Information shown:
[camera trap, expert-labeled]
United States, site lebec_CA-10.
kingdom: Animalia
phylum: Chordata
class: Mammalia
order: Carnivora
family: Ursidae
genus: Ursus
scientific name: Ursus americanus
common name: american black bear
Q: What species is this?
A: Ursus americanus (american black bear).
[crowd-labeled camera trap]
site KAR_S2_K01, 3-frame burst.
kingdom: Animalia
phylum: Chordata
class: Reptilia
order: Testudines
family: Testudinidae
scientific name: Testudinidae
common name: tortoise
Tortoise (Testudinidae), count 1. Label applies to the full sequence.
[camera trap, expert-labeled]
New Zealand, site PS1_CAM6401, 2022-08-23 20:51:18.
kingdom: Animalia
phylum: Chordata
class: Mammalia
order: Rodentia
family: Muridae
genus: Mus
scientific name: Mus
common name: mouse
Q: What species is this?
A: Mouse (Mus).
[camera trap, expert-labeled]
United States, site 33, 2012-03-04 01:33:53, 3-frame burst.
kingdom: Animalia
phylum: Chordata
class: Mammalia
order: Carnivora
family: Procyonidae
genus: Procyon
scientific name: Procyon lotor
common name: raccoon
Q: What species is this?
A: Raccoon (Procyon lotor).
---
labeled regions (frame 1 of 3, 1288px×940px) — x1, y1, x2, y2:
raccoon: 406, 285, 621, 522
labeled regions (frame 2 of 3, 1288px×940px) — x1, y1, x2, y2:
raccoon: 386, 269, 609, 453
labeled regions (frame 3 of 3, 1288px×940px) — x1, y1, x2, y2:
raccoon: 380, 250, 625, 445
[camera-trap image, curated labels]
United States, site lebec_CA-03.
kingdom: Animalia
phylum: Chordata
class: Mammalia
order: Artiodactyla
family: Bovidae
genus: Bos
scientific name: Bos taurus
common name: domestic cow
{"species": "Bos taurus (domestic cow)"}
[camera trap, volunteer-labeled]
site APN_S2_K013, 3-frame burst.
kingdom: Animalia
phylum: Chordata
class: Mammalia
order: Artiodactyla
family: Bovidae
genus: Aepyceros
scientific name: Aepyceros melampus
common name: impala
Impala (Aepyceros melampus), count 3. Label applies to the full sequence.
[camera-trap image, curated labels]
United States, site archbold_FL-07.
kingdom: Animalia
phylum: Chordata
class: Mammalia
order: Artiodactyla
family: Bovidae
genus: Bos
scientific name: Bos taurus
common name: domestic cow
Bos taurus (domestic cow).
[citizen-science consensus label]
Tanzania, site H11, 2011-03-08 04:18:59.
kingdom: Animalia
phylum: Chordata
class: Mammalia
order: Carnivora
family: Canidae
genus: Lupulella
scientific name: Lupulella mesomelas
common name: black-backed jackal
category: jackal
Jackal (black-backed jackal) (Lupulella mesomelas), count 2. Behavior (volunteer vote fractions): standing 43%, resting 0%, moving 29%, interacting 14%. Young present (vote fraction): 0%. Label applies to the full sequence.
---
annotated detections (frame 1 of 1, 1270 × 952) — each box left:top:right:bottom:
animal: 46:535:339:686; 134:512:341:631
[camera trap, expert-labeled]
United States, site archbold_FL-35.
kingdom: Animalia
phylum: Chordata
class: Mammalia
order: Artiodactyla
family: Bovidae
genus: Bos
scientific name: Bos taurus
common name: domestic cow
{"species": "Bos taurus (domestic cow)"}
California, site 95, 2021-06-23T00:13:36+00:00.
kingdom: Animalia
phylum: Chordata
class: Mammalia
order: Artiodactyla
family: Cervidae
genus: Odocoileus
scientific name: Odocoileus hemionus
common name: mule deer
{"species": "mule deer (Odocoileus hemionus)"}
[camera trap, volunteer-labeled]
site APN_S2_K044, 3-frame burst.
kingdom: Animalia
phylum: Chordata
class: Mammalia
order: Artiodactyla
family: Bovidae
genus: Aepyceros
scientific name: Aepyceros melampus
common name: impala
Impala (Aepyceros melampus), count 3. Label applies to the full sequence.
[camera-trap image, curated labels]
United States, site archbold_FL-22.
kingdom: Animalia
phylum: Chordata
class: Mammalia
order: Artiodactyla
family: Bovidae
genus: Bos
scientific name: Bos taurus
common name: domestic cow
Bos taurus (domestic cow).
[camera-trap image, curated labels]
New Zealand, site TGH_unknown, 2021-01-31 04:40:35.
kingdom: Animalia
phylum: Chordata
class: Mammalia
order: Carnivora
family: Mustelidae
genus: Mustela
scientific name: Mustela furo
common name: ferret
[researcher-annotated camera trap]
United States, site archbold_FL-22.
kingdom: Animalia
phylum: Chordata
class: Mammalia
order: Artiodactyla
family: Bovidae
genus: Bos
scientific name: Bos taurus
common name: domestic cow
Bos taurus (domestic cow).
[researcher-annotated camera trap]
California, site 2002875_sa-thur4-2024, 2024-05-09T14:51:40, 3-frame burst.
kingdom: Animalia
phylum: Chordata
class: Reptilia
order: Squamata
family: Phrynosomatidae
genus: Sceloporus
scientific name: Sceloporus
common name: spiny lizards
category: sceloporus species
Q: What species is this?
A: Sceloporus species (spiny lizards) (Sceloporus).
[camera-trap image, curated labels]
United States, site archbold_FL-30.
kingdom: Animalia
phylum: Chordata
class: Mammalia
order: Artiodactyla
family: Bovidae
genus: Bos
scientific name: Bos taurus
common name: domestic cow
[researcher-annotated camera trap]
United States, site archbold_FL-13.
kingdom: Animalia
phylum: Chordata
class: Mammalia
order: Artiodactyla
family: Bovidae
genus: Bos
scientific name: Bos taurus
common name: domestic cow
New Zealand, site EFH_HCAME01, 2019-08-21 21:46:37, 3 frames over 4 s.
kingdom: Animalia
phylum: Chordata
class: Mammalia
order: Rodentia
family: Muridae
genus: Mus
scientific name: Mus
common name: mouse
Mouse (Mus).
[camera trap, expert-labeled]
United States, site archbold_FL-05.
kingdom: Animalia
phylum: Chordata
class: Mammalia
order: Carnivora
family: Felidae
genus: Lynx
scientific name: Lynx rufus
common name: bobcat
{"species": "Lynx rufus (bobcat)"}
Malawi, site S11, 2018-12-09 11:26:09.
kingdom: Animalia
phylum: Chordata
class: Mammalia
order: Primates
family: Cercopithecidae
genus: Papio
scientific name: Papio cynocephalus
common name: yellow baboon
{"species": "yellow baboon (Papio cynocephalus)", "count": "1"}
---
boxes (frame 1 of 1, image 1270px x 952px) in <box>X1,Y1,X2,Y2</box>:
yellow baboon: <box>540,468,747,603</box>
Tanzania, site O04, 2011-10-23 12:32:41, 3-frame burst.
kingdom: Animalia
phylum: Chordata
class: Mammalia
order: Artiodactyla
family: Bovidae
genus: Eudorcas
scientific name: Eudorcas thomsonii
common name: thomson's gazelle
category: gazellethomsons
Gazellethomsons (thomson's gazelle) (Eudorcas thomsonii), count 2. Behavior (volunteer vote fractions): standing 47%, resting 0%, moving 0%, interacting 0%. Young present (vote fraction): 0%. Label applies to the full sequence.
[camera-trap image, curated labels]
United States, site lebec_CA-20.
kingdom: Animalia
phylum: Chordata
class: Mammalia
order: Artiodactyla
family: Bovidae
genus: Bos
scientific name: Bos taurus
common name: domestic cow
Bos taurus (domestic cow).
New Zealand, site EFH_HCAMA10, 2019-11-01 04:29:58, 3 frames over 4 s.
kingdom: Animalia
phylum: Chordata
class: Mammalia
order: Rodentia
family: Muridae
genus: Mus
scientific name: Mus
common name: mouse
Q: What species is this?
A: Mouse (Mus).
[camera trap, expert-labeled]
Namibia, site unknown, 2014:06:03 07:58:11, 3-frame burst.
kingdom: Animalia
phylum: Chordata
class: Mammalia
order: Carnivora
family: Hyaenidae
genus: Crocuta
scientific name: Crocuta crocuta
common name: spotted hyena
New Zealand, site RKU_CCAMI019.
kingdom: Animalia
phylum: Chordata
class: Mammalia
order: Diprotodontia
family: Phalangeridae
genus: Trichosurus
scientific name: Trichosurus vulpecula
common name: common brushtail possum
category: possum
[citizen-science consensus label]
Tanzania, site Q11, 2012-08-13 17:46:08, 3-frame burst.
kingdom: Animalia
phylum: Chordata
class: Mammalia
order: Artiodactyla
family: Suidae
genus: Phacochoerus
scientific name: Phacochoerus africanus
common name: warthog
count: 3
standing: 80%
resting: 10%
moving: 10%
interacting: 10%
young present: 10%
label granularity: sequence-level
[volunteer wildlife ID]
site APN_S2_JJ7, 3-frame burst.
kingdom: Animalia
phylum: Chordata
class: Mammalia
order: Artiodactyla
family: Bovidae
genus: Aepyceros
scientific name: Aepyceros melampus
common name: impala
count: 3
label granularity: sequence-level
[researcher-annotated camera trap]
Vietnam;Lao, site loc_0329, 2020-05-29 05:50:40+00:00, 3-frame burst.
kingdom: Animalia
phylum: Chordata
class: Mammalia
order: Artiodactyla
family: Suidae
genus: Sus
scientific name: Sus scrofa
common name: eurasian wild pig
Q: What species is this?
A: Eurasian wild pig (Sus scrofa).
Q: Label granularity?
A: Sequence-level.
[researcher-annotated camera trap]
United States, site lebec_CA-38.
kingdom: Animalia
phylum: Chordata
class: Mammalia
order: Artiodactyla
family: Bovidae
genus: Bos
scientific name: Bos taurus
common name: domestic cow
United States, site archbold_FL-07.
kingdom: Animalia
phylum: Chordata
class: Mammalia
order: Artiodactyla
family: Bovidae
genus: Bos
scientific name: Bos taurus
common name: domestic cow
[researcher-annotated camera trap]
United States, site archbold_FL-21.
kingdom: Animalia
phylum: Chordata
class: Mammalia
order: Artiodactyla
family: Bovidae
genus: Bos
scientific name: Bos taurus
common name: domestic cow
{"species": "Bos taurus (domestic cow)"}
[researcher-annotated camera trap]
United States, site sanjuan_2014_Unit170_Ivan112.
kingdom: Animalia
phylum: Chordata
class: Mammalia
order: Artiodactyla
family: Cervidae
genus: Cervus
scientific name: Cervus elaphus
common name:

Exercise instructions:
Please show, exactly as written, every line above that contains the word "Papio".

Exercise solution:
genus: Papio
scientific name: Papio cynocephalus
{"species": "yellow baboon (Papio cynocephalus)", "count": "1"}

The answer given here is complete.